Però, se parliamo di alibi, come definire il fallo intenzionale con la Lettonia?
“No, non è il caso nostro. Perché, l’azione dopo, la squadra è andata al tiro, come aveva fatto contro la Turchia, ha cercato ancora di fare qualcosa, ha avuto ancora una reazione. Eppure contro la Lettonia le ragazze mentre preparavo quell’ultimo tiro avevano le lacrime agli occhi… Io allenatore devo lavorare sulle cose che si possono fare, sulle altre non posso intervenire!”.
Lei è un buonista.
“Penso che se l’Italia, come paese, imparasse a valorizzare il positivo e le bellezze che ha si migliorerebbe la vita. E, comunque, se uno contesta tutto, protesta sempre, critica solo, loda gli altri, come succede di sentire da certi allenatori, mi chiedo, come chiedo a chi continiua a mangiare comunque nello stesso ristorante: “Perché ci vai ancora?”. E quindi: “Perché restare nella femminile?”. Io sono convinto che invece ci siamo tantissimi elementi belli ed importanti, e che lo sport al femminile stia crescendo molto, in Italia.. E io mi diverto ad allenare, e mi emoziono per come le giocatrici fanno le cose”.

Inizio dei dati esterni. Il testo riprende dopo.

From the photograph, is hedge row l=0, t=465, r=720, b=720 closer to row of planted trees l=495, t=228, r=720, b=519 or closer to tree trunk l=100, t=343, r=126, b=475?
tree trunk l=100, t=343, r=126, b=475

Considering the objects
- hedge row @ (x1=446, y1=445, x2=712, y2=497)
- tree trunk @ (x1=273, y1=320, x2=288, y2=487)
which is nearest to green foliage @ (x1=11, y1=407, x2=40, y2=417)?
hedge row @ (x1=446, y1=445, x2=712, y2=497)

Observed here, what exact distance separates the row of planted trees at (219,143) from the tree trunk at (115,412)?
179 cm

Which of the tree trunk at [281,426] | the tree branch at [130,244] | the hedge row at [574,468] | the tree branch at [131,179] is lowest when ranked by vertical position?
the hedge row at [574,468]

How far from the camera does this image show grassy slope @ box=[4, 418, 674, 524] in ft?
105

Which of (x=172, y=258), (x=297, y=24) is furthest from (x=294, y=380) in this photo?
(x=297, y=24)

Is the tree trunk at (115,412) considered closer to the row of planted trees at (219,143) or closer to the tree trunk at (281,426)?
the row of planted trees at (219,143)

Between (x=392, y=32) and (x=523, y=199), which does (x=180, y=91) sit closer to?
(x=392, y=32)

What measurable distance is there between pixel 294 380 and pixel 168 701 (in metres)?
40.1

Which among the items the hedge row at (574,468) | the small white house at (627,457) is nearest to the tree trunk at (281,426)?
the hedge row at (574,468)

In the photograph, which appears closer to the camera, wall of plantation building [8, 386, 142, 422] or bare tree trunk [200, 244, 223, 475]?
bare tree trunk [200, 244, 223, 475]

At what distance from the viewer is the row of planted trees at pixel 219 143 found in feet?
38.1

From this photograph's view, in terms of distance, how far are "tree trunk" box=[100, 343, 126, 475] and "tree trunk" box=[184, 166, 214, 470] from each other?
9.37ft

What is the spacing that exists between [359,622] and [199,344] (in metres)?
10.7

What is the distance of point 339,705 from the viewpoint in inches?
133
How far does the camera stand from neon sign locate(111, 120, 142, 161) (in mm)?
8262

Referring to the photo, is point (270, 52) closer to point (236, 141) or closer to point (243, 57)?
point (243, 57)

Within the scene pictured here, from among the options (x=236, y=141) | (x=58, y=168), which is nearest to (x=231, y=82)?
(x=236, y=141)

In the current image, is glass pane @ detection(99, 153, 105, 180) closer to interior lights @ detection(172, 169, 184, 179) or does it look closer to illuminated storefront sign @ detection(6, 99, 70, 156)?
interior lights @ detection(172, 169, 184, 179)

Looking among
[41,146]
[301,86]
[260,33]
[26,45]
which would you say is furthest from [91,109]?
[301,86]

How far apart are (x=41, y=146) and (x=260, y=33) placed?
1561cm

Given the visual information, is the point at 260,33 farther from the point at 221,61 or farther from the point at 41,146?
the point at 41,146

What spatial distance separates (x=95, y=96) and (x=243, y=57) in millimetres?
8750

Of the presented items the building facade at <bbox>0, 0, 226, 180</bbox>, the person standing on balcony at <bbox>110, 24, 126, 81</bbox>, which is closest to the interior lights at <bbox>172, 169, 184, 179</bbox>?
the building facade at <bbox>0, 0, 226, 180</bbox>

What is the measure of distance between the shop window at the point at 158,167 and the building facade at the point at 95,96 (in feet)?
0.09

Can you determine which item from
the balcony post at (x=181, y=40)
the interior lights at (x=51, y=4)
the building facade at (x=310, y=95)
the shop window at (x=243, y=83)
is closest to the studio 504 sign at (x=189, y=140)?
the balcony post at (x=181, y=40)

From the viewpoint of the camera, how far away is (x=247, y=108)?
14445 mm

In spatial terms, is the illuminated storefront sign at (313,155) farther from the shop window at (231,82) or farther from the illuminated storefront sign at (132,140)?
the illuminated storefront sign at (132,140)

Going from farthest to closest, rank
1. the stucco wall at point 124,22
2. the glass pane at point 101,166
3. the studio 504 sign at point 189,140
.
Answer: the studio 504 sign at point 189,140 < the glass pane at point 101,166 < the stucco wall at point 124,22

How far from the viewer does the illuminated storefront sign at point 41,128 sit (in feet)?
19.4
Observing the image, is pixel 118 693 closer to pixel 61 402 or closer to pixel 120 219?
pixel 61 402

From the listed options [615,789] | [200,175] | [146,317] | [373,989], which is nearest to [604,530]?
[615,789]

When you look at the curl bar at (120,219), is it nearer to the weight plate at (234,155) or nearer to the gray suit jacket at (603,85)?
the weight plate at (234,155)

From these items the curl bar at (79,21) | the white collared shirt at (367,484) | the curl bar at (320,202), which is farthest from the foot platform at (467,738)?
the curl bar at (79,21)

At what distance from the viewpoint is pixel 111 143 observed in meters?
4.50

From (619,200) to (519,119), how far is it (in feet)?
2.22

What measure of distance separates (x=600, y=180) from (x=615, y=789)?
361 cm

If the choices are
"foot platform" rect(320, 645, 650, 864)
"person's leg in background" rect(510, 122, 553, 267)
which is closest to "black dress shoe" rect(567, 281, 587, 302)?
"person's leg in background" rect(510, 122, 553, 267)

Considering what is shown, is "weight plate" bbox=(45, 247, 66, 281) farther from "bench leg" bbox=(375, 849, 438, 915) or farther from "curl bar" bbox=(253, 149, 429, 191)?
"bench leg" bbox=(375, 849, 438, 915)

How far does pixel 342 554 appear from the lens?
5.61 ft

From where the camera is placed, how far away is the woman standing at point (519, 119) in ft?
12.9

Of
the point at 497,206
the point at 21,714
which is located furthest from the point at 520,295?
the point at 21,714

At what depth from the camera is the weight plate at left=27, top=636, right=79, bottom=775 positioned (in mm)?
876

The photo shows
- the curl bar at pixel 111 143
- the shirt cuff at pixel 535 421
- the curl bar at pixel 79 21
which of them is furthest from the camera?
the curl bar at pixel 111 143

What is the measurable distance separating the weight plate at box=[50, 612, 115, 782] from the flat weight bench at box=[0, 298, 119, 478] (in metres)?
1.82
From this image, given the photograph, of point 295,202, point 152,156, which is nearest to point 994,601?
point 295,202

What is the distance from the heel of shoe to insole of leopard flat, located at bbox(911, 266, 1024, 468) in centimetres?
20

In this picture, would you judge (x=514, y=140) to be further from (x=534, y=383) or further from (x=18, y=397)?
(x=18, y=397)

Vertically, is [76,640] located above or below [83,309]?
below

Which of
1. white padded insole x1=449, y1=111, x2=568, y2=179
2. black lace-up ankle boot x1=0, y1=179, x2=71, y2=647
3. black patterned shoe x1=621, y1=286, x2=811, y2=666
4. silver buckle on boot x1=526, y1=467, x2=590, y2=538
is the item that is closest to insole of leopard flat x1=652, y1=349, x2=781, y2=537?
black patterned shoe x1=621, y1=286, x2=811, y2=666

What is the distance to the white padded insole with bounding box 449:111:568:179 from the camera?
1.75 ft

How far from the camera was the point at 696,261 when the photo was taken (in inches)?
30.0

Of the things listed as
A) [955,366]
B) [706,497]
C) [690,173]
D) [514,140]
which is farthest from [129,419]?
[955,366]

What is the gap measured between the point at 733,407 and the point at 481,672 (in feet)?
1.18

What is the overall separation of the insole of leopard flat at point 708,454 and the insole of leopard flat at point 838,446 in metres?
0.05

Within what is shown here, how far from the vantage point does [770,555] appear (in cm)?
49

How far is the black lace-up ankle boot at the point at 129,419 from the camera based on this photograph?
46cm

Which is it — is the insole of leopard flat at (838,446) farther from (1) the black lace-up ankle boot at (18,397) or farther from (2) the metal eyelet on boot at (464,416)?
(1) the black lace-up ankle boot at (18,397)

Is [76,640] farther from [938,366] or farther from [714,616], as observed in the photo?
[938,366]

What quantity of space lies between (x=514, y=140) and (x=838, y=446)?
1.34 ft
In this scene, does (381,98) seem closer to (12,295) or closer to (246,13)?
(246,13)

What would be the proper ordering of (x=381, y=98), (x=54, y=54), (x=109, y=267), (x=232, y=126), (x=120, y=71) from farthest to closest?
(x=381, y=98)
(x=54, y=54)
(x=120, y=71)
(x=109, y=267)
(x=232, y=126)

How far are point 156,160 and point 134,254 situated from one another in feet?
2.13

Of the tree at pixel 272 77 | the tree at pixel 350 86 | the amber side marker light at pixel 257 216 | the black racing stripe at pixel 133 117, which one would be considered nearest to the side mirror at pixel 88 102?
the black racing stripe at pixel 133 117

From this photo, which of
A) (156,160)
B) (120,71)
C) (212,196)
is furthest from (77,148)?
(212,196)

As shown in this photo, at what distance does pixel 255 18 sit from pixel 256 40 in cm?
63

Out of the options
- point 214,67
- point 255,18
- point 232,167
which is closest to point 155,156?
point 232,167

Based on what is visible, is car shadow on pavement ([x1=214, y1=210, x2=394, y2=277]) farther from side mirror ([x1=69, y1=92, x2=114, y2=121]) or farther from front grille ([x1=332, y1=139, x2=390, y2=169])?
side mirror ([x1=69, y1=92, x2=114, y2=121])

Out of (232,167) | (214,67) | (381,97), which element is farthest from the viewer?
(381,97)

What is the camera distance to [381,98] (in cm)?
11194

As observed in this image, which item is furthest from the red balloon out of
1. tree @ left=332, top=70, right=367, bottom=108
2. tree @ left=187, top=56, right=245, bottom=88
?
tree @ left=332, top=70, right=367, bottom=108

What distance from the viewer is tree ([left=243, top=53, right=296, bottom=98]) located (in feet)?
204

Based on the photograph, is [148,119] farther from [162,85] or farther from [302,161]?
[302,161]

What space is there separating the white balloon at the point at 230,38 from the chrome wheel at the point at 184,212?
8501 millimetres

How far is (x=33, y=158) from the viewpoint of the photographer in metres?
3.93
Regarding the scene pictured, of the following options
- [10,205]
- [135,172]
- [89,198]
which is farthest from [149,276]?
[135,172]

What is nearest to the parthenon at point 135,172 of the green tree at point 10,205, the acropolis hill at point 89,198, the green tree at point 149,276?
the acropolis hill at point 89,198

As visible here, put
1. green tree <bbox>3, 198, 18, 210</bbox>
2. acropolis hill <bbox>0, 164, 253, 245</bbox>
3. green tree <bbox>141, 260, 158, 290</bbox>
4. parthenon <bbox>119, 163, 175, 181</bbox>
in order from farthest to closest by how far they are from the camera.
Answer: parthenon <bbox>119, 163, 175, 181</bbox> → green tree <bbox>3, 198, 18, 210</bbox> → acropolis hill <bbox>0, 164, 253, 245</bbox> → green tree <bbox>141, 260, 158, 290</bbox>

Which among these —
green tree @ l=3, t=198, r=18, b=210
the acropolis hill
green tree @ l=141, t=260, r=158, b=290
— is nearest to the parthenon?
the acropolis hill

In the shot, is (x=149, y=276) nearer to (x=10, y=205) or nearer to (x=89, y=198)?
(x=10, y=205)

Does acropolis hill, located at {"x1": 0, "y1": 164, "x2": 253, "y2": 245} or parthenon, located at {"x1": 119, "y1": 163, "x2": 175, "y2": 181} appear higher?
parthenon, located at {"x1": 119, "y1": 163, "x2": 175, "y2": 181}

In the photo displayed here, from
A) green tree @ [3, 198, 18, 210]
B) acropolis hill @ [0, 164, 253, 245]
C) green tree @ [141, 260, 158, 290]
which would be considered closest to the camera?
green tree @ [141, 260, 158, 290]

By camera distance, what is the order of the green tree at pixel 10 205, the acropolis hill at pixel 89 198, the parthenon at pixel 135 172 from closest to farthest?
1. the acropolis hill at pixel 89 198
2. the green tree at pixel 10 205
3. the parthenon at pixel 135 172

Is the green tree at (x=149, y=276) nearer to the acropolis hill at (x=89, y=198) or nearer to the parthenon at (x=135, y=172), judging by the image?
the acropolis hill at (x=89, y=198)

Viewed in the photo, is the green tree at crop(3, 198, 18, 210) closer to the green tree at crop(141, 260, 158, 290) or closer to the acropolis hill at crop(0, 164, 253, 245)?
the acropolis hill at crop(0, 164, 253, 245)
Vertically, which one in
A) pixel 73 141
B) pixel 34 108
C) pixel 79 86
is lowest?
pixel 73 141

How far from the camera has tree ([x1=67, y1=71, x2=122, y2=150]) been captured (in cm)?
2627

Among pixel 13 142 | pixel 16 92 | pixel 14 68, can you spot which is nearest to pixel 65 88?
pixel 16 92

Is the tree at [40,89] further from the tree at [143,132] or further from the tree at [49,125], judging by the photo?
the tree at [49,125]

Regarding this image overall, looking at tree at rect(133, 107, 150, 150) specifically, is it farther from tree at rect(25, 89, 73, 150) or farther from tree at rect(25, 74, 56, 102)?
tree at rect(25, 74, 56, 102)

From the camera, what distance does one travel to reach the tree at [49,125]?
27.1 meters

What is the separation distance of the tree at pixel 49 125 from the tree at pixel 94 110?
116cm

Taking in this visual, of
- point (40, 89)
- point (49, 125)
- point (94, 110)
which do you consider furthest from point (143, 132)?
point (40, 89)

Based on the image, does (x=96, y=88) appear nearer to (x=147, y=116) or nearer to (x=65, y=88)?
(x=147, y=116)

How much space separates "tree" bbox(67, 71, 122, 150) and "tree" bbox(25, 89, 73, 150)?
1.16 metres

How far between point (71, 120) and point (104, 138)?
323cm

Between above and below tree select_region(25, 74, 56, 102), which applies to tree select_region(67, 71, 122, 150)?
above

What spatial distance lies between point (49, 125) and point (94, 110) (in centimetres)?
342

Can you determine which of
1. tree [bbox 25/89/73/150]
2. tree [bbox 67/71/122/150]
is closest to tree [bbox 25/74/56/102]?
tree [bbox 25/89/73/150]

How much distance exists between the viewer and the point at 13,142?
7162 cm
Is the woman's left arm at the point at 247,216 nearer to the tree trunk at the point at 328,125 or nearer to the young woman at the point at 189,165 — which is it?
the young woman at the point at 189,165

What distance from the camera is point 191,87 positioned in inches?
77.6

Se possedesse la bacchetta magica, che cosa farebbe per cambiare la mentalità italica?
“Vorrei che la gente credesse di più nel nostro lavoro, capisse la funzione educatrice che abbiamo, e valorizzasse al massimo le gerarchie, le figure dei maestri e dei dirigenti. Perché oggi lo sport ha un valore sociale straordinario”.
Lo sport va sempre più verso le statistiche.
“Io credo che le statistiche siano utili se vengono analizzate e pesate dalle persone giuste, così da renderle vive. Per esempio, se ho delle statistiche che mi dicono che certi giocatori hanno il 20-22% al tiro, magari vedo che però negli ultimi quattro minuti salgono al 50%, quando sentono l’odore del sangue, mi affido a loro. Come mi è successo a Jesi e a Teramo e ancora con l’unger 19, quando il tiro decisivo l’ho affidato a un giocatore così. Perché alla fine sono le persone quelle che contano, e il fattore emotivo fa la differenza”.